Work item A:
From the BNB text below, quote the passage that begins at the words "A database published" and ends after the words "Book, Person, etc.".
Work item B:
According to the BNB text below, what other routes besides Z39.50 make the BNB available?

Document excerpt:

-- Opening Marker --

Originally the primary way to access the BNB was via Z39.50: a specialised protocol for searching remote databases that is used in many library systems. However the BNB is now available through via several other routes that make is easier to use in other contexts. These include:

  • Bulk downloads of the database in RDF/XML format. This includes the full dataset and is intended to support local indexing and analysis
  • Online access as Linked Data, allowing individual records to be accessed in a variety of formats including XML and JSON. This is a subset that includes books and serials only
  • An API that allows the dataset to be queried using the SPARQL query language. This provides a number of ways of querying and extracting portions of the dataset

These different access methods support a range of use cases, e.g. allowing the BNB to be accessed in its entirety to support bulk processing and analysis, whilst also supporting online access from mobile or web applications.

Most importantly the BNB is available for use under an open license. The British Library have chosen to publish the data under a Creative Commons CC0 License which places the entire database into the public domain. Unlike some online book databases or APIs this means there are no restrictions whatsoever on how the BNB can be used.

The Linked Data version of the BNB is the most structured version of the BNB and is likely to be the best starting point for most applications. The same data and data model is used to power the SPARQL endpoint, so understanding its structure will help developers use the API. The Linked Data has also been cross-referenced with other data sources, offering additional sources of information. The rest of this tutorial therefore looks at this data model in more detail.

The BNB Linked Data

Linked Data is a technique for publishing data on the web. Every resource, e.g. every book, author, organisation or subject category, is assigned a URI which becomes its unique identifier. Accessing that URI in a web browser will result in the delivery of a web page that contains a useful summary of the specific resource including, for example, key attributes such as its name or title, and also relationships to other resources e.g. a link from a book to its author.

But the same URI can also be accessed by an application. But, instead of an HTML web page, the data can be retrieved in a variety of different machine-readable formats, including XML and JSON. With Linked Data a web site is also an API. Information can be accessed by both humans and application code in whatever format is most useful.

A database published as Linked Data can be thought of as containing:

  • Resources, which are identified by a URI
  • Attributes of those resources, e.g. names, titles, labels, dates, etc
  • Relationships between resources, e.g. author, publisher, etc.

One special relationship identifies the type of a resource. Depending on the data model, a resource might have multiple types.

Standard Schemas

The data model, or schema, used to publish a dataset as Linked Data consists of a set of terms. Terms are either properties, e.g. attributes or relationships between resources, or types of things, e.g. Book, Person, etc.

Unique URIs are not only used identify resources, they’re also used to identify terms in a schema. For example the unique identifier for the “title” attribute in the BNB is http://purl.org/dc/terms/title, whereas the unique identifier for the Person type is http://xmlns.com/foaf/0.1/Person.

-- Closing Marker --

Stored data:
-- Opening Marker --

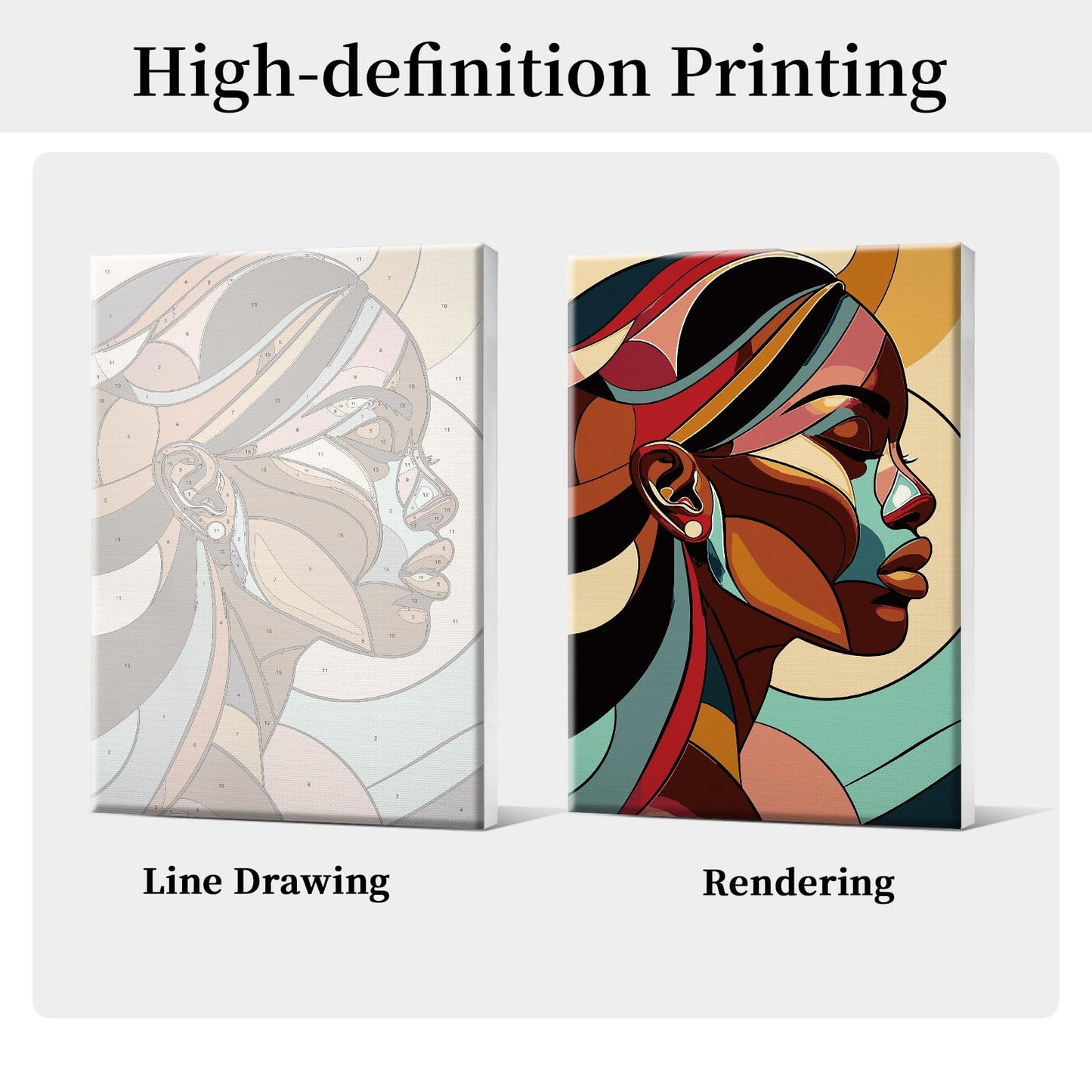 HeeBenor Framed Paint by Numbers Kit for Adults, Black Woman Paint by Numbers Kit for Adults with Easel, DIY Acrylic Paint by Number with Frame, Adult Paint by Number Kits Framed Canvas 8x12 Inch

-- Closing Marker --

Answer section A:
A database published as Linked Data can be thought of as containing:

  • Resources, which are identified by a URI
  • Attributes of those resources, e.g. names, titles, labels, dates, etc
  • Relationships between resources, e.g. author, publisher, etc.

One special relationship identifies the type of a resource. Depending on the data model, a resource might have multiple types.

Standard Schemas

The data model, or schema, used to publish a dataset as Linked Data consists of a set of terms. Terms are either properties, e.g. attributes or relationships between resources, or types of things, e.g. Book, Person, etc.

Answer section B:
- Bulk downloads of the database in RDF/XML format
- Online access as Linked Data
- An API that allows the dataset to be queried using the SPARQL query language